Ему, вероятно, сделали имплантаты, чтобы в бане никто ничего не замечал. И его член, возможно, сохранил функциональность: в последние годы появилось множество хитрых средств, позволяющих за очень много денег приподнять свой статус, наполняя пещеристые ткани уже ненужной кровью. Не для любви. Разве что — для жалости.

— Ты, я вижу, меня понял, — говорит Виктор. — Только лучше бы тебе этого не знать. С этим знанием, дружище, долго не живут.

— Я буду молчать, — предлагаю я, чувствуя себя хуже некуда. — Никто никогда ничего не услышит.

Поднимаясь из-за моего стола, Виктор спокоен. Даже очень спокоен.

— И все же странно, — говорит он. — Почему — ты? Зачем она выбрала именно тебя? Мне тебя даже жалко немножко, не поверишь. И еб…шь ты классно…

Он подходит ко мне вплотную, и я чувствую, как от него тонко и противно пахнет пропотевшей одеждой и каким-то дорогим мужским парфюмом. Взамен настоящего пота.

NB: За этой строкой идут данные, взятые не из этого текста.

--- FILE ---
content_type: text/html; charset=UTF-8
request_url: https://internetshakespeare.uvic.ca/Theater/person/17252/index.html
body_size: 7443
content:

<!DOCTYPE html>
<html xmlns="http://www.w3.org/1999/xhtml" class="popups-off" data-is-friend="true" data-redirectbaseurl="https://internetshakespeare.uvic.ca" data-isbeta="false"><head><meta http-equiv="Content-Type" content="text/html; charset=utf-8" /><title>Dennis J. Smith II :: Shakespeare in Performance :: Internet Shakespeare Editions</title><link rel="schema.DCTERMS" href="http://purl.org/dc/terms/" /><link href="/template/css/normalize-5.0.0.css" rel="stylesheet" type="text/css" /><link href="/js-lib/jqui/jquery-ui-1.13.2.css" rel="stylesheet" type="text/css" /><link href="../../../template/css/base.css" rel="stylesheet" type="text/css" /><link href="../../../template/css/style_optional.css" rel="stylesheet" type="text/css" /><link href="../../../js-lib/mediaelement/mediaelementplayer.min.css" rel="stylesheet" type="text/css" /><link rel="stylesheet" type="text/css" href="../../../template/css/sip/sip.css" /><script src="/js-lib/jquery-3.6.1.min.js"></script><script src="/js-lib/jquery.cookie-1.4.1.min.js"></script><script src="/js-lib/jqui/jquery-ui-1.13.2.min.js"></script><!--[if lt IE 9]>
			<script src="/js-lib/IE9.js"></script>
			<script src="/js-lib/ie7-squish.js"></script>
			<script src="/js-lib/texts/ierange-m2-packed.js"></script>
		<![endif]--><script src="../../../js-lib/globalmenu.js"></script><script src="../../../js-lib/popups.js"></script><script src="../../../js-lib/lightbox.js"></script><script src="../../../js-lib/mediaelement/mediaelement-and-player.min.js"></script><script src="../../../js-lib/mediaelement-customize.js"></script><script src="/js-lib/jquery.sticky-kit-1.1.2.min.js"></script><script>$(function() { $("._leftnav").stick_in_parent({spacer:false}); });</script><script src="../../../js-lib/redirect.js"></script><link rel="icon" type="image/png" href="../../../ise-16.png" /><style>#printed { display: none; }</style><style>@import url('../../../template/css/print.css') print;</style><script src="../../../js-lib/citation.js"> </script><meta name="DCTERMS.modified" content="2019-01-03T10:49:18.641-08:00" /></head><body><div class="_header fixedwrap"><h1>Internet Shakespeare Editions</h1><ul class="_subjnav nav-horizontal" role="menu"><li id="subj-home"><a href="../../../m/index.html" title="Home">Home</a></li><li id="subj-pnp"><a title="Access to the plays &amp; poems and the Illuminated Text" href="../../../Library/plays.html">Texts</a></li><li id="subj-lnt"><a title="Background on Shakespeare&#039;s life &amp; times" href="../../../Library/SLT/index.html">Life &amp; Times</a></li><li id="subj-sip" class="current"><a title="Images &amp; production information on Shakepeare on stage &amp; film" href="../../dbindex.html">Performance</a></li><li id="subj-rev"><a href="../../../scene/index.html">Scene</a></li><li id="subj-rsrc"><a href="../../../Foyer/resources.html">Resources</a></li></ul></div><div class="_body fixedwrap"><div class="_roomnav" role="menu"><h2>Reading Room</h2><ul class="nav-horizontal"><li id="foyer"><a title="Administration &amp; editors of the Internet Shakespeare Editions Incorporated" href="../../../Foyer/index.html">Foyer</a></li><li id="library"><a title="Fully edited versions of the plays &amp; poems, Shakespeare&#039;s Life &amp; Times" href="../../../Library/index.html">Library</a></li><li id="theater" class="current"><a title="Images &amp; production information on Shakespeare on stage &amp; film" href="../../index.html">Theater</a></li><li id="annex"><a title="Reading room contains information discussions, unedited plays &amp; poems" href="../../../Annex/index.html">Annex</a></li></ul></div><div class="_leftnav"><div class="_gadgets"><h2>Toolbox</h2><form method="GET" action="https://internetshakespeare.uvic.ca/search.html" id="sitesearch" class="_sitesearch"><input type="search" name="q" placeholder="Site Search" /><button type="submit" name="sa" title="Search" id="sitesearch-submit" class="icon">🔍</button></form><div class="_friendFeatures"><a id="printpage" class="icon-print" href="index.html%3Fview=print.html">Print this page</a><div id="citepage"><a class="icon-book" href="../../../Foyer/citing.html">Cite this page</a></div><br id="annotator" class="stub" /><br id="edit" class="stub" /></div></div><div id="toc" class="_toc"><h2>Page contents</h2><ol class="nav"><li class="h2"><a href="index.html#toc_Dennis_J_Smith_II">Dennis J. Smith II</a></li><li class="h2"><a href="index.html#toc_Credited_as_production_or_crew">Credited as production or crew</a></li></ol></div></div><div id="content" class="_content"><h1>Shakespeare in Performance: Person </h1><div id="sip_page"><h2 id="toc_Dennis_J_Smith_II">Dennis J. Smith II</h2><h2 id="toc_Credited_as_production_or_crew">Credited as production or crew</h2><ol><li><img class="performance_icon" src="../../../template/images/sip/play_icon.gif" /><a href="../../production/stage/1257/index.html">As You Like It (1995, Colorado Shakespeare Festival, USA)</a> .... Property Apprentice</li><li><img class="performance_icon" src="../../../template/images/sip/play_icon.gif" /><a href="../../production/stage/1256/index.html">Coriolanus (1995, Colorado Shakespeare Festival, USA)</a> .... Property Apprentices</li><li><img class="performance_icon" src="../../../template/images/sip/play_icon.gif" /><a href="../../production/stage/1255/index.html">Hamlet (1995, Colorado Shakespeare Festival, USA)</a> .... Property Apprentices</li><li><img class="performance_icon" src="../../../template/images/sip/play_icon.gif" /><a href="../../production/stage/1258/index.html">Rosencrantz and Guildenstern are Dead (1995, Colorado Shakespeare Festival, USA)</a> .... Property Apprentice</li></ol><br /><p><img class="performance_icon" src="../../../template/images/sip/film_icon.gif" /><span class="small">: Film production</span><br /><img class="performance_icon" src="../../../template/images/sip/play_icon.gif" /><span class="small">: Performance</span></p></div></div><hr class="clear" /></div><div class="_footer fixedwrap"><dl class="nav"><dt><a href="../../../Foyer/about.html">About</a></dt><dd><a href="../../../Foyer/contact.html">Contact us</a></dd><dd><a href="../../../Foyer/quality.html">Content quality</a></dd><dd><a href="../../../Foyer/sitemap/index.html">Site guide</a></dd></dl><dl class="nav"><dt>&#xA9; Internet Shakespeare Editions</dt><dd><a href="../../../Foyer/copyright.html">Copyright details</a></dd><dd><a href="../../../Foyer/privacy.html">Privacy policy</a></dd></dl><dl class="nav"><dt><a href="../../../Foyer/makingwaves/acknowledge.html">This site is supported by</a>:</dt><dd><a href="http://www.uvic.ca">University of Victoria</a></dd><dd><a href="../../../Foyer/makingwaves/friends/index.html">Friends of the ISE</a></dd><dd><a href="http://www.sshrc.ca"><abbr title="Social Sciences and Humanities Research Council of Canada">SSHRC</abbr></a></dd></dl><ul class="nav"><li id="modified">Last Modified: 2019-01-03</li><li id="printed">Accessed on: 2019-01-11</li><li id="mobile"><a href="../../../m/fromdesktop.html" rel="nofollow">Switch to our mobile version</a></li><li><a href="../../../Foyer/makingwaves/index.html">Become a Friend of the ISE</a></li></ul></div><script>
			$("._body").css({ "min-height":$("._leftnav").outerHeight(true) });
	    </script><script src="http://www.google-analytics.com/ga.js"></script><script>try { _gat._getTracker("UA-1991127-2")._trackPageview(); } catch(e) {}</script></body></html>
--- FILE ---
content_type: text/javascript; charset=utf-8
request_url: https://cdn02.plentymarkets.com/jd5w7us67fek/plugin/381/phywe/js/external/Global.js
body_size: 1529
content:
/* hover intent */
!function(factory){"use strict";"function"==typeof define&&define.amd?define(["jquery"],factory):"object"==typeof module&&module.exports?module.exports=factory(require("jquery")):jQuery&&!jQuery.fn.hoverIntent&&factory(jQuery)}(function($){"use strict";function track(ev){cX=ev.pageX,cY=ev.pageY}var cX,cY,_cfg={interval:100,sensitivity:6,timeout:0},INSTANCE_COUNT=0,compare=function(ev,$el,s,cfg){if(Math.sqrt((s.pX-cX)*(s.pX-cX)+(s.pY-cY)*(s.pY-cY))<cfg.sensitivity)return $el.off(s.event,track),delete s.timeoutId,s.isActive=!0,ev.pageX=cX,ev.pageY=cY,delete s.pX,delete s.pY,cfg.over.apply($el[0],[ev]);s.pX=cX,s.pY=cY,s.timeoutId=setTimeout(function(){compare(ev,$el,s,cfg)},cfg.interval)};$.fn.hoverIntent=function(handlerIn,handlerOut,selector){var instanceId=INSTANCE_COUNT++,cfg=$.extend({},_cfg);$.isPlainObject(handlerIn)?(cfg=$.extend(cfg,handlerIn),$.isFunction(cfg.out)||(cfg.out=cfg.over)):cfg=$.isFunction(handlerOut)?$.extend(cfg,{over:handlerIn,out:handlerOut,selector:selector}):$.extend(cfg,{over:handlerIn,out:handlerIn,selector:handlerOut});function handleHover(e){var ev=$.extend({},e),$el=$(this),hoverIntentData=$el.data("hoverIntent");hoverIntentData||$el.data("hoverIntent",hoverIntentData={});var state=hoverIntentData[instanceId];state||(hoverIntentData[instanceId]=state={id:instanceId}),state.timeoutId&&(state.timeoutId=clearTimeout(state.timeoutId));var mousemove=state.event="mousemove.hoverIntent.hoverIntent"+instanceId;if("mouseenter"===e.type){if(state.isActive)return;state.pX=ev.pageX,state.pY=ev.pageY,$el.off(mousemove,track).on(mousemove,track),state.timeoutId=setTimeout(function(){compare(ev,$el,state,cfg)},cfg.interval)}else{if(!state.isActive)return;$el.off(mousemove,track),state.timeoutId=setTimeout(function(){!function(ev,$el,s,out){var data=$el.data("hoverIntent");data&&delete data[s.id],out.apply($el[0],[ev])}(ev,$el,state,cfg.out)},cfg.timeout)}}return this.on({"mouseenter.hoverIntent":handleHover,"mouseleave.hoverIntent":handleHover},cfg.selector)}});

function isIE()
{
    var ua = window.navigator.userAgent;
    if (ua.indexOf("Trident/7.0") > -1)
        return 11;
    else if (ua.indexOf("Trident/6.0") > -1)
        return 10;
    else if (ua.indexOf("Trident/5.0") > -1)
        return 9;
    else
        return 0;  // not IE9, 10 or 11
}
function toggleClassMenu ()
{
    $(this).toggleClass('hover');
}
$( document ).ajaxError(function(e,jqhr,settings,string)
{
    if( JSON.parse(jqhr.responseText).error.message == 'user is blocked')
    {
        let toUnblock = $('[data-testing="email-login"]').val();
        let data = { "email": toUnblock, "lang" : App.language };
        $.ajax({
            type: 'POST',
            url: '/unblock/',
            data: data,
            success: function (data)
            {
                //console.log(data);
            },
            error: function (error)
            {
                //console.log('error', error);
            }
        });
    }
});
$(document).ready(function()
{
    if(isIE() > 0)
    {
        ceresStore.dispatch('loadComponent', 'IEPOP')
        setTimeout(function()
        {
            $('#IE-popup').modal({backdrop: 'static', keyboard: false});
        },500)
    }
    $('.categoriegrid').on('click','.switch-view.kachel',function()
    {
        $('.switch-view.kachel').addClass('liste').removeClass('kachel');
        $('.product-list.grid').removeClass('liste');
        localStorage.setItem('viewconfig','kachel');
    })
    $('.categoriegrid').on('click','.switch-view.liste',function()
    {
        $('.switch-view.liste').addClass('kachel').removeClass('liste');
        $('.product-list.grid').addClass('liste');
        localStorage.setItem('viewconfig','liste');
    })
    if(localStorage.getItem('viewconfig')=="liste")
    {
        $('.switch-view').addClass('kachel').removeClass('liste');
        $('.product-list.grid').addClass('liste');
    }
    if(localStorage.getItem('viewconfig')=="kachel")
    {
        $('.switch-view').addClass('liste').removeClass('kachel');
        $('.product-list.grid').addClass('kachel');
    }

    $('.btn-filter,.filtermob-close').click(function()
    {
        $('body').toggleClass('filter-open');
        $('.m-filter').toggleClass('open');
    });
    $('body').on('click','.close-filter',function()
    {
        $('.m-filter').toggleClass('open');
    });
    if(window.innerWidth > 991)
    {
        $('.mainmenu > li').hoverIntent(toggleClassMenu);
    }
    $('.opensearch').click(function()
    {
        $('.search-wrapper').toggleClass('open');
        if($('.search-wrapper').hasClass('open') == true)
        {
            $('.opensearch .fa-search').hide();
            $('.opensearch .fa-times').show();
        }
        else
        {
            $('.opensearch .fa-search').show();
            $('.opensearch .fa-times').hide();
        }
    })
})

— Но это все в прошлом. А по-настоящему… придется тебе с нами поехать.

«Вот и все», — думаю я.

Но тут, как это бывает даже в самых страшных сказках, дверь отворяется, и за ней виден один из давешних костоломов:

— Виктор Петрович, там это… спецура…

Что-то эти слова означают для Виктора Петровича, потому что он мигом сдувается. Внимательно смотрит на меня. И резво выбегает в приемную.

Оттуда доносится неясный шум. Затем возвращается один из викторовых подручных и очень умело высвобождает меня из пыточного кресла.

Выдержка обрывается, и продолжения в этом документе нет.